Rewrite the stretch of the items from the line containing "Put point (795, 420), point" through the line containing "Answer: point (79, 557)", both included, as a numbered list without blank lines.

Visual spatial reasoning items:
------------------------------------------------
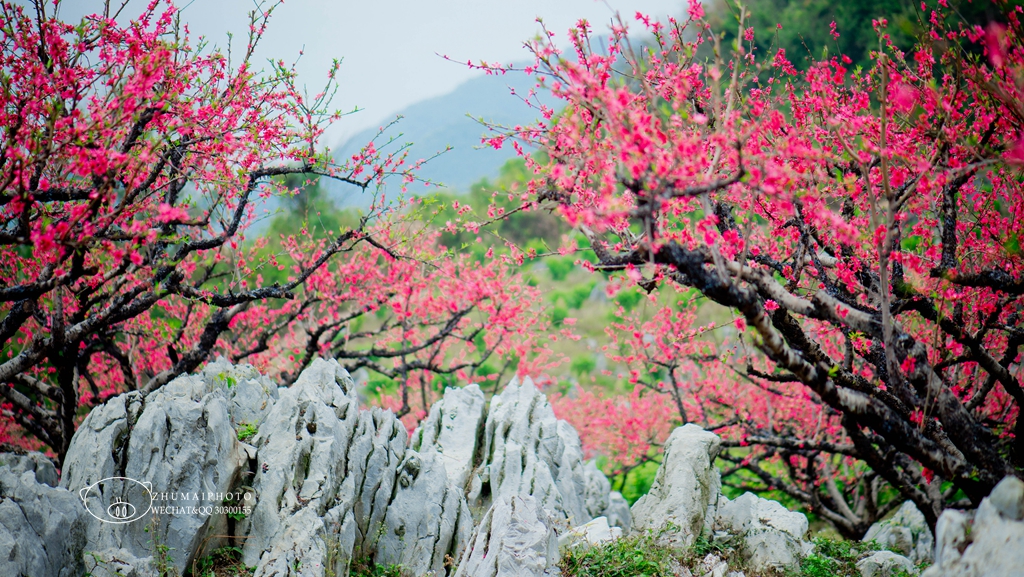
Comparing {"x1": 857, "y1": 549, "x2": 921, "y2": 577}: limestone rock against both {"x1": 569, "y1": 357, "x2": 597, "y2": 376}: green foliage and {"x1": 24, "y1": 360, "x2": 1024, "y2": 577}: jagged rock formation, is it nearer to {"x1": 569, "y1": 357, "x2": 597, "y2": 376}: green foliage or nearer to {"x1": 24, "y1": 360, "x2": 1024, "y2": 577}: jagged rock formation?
{"x1": 24, "y1": 360, "x2": 1024, "y2": 577}: jagged rock formation

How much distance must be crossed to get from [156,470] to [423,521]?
3483 millimetres

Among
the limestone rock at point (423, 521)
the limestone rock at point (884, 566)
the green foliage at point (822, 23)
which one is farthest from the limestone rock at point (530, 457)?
the green foliage at point (822, 23)

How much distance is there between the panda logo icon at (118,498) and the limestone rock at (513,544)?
3.86 meters

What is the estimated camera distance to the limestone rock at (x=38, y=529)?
5797 mm

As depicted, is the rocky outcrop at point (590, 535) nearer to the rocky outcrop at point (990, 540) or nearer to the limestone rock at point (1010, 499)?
the rocky outcrop at point (990, 540)

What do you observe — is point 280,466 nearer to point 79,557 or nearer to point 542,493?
point 79,557

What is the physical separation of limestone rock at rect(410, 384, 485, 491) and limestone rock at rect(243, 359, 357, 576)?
2.18 m

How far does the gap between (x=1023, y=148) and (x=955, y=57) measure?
1116 mm

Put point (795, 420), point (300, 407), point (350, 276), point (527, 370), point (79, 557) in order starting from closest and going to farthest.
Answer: point (79, 557) → point (300, 407) → point (350, 276) → point (795, 420) → point (527, 370)

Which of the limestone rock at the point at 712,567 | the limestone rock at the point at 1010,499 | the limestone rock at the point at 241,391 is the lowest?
the limestone rock at the point at 712,567

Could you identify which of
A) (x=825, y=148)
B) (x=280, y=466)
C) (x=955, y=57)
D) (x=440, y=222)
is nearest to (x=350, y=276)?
(x=280, y=466)

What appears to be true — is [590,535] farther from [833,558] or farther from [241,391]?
[241,391]

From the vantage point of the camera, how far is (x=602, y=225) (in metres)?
5.27

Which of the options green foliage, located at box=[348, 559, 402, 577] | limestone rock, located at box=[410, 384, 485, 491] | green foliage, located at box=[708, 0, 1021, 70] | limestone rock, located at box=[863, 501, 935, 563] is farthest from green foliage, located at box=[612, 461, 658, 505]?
green foliage, located at box=[708, 0, 1021, 70]
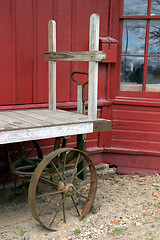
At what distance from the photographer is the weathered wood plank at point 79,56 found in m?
3.44

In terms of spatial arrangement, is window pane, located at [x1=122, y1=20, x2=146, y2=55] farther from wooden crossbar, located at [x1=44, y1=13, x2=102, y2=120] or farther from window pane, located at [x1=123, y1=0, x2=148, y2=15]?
wooden crossbar, located at [x1=44, y1=13, x2=102, y2=120]

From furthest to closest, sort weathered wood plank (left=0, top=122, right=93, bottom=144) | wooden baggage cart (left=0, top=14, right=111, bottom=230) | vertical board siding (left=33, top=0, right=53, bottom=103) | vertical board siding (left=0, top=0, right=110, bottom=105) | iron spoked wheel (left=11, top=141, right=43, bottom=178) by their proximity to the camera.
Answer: vertical board siding (left=33, top=0, right=53, bottom=103) → vertical board siding (left=0, top=0, right=110, bottom=105) → iron spoked wheel (left=11, top=141, right=43, bottom=178) → wooden baggage cart (left=0, top=14, right=111, bottom=230) → weathered wood plank (left=0, top=122, right=93, bottom=144)

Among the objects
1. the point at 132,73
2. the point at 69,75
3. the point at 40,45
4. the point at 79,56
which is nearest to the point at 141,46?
the point at 132,73

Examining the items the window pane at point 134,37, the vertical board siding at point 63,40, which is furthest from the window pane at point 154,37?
the vertical board siding at point 63,40

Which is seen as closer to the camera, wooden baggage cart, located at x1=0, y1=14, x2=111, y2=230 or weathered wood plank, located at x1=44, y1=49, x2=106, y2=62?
wooden baggage cart, located at x1=0, y1=14, x2=111, y2=230

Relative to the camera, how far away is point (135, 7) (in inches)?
204

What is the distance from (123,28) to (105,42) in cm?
49

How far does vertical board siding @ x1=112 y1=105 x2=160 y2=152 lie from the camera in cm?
534

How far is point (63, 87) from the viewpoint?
487 cm

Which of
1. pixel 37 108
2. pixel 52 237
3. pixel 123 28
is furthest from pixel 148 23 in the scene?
pixel 52 237

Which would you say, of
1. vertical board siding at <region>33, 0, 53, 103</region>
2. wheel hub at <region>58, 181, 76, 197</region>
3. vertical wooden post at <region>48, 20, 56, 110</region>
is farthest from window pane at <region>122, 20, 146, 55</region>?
wheel hub at <region>58, 181, 76, 197</region>

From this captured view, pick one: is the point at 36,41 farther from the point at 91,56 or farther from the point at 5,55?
the point at 91,56

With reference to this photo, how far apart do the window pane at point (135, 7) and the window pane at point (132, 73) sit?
732mm

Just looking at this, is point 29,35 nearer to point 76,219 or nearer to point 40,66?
point 40,66
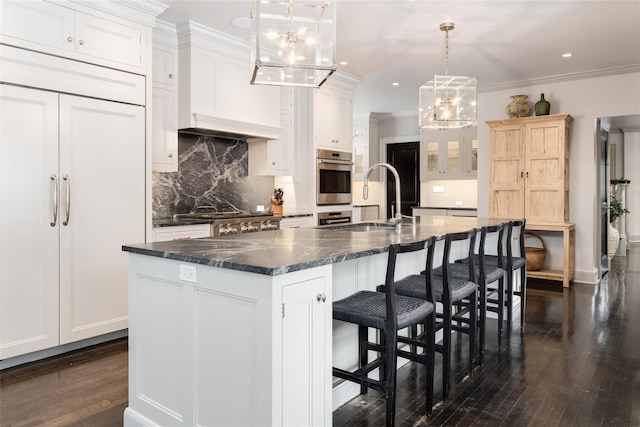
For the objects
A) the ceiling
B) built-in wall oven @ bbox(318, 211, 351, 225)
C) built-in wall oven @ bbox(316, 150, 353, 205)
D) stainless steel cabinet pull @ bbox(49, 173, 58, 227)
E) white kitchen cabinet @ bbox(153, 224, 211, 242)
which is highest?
the ceiling

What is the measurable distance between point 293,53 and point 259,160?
2.84m

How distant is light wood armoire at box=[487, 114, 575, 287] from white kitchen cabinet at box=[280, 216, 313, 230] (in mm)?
2630

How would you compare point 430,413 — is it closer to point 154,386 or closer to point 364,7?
point 154,386

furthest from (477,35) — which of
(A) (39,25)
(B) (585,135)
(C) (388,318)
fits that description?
(A) (39,25)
------------------------------------------------
(ANSWER TO THIS TASK):
1. Put point (795, 420), point (300, 407), point (350, 276), point (527, 370), point (79, 557) in order starting from closest and going to farthest.
2. Answer: point (79, 557) → point (300, 407) → point (350, 276) → point (795, 420) → point (527, 370)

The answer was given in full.